== Page extract

Similar to the Si-Al system described previously, the hypereutectic liquidus in Si-Ag system can also be calculated. Figure 12 illustrates the consequence liquidus with considering $ \Updelta H^{\circ}_{f,{\rm Ag}} $ = 11,088.12 J/mol and T _f,Al = 1233.8 K (960.8 °C) in an equation similar to Eq. [10] for silver. The obtained liquidus for silver portion of the phase diagram is illustrated in Figure 12, and it is correlated with the experimental data. The calculated liquidus curves cross at X _Si = 0.116 and T = 1108 K (835 °C), which gives the same eutectic temperature and close composition to the work done by Olesinski et al.[53]

Si-Au System

The Si-Au phase diagram has been assessed by Elliot and Shunk,[59] Chevalier,[60] and Okamoto and Massalski.[61] According to the latter work, this system contains a eutectic reaction with the eutectic coordinates T = 633 K (360 °C) and X _Si = 0.197. Thermal analysis was used by Di Capua[62] to establish the phase diagram and he indicated that this binary system is a eutectic system. The later studies on the system using thermal analysis[58,63,64] are more consistent and they show a eutectic point in much lower silicon concentration than what determined by Di Capua. This may be related to the significant amount of impurities (around 5 pct) in the used silicon by Di Capua. Hence, more recent experimental data are considered to calculate the liquidus constants here for the silicon portion of the system.

Using the liquidus data reported on the silicon side of the Si-Au system, the α values, which are plotted in Figure 11 against the corresponding temperatures, are obtained. The trend line through these values gives the liquid constants of a = –49,248 J/mol and b = –24.06 J/mol-K. Thus, these liquidus constants are different with the previous calculated values as a = –81,759.2 J/mol and b = –43.01 J/mol-K by Thurmond and Kowalchik.[4] This is because they included the data from Di Capua, which are in low accuracy. Figure 13 shows the liquidus curve calculated by the determined liquidus constants in this study together with the reported experimental data. The calculated liquidus gives a eutectic composition of X _Si = 0.183 at the temperature 633 K (360 °C), which is close to the reported eutectic coordinates reported in literature, such as X _Si = 0.186 and T = 643 K (370 °C),[63] X _Si = 0.1704 and T = 643 K (370 °C),[64] and X _Si = 0.186 and T = 636 K (363 °C).[61]

Si-Pt System

The equilibrium binary system of Si-Pt has been assessed recently by Xu et al.[65] This phase diagram has a eutectic reaction on the silicon side with the coordinates of 1220 K (947 °C) and X _Si = 0.654. The liquidus in this system was first measured by Voronov[66] in 1936 using thermal analysis. This phase diagram was also studied by Massara and Feschotte[67] using DTA, X-ray diffraction, and microprobe analysis. The liquidus measurements on the silicon-rich part of the phase diagram in these studies are consistent.

====
== Dataset excerpts

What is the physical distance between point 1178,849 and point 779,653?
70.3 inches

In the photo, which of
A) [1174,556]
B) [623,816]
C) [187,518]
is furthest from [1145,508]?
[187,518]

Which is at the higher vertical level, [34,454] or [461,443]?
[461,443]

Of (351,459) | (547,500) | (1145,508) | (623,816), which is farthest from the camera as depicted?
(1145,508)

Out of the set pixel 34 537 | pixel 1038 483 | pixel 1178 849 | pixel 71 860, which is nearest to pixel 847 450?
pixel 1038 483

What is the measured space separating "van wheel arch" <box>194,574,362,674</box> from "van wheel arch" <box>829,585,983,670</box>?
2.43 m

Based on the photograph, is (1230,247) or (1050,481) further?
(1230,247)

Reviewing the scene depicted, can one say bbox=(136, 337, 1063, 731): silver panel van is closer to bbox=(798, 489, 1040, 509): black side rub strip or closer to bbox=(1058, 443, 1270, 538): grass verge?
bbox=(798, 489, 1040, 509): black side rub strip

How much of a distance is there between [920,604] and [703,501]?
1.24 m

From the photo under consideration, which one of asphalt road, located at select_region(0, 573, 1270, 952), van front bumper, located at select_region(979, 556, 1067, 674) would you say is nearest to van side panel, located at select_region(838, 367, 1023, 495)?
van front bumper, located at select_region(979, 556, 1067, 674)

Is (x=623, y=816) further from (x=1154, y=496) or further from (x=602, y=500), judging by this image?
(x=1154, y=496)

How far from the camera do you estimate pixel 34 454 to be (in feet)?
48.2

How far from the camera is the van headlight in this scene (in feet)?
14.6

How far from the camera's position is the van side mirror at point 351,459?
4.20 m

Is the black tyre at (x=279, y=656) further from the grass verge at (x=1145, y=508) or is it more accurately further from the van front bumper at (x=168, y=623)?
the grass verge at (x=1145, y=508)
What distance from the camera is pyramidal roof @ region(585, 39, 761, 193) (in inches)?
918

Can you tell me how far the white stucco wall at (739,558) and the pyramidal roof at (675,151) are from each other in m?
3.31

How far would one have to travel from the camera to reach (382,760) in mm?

====

■ **Things to do**:
1. Decide whether each statement agrees with the silicon phase-diagram passage: (a) The Si-Au liquidus calculated in this study gives a eutectic composition of X_Si = 0.183 at 633 K. (b) The silicon used by Di Capua was essentially free of impurities. (c) The silicon-side eutectic of the Si-Pt system lies at 1108 K. Answer yes or no for each and quote the words of the passage that decide it.
2. From the silicon phase-diagram passage, reproduce the part that opens with the words containing "The equilibrium binary" and closes with "studies are consistent.".

■ **The replies**:
1.
(a) Yes: "The calculated liquidus gives a eutectic composition of X _Si = 0.183 at the temperature 633 K (360 °C)"
(b) No: "the significant amount of impurities (around 5 pct) in the used silicon by Di Capua"
(c) No: "This phase diagram has a eutectic reaction on the silicon side with the coordinates of 1220 K (947 °C) and X _Si = 0.654."

2.
The equilibrium binary system of Si-Pt has been assessed recently by Xu et al.[65] This phase diagram has a eutectic reaction on the silicon side with the coordinates of 1220 K (947 °C) and X _Si = 0.654. The liquidus in this system was first measured by Voronov[66] in 1936 using thermal analysis. This phase diagram was also studied by Massara and Feschotte[67] using DTA, X-ray diffraction, and microprobe analysis. The liquidus measurements on the silicon-rich part of the phase diagram in these studies are consistent.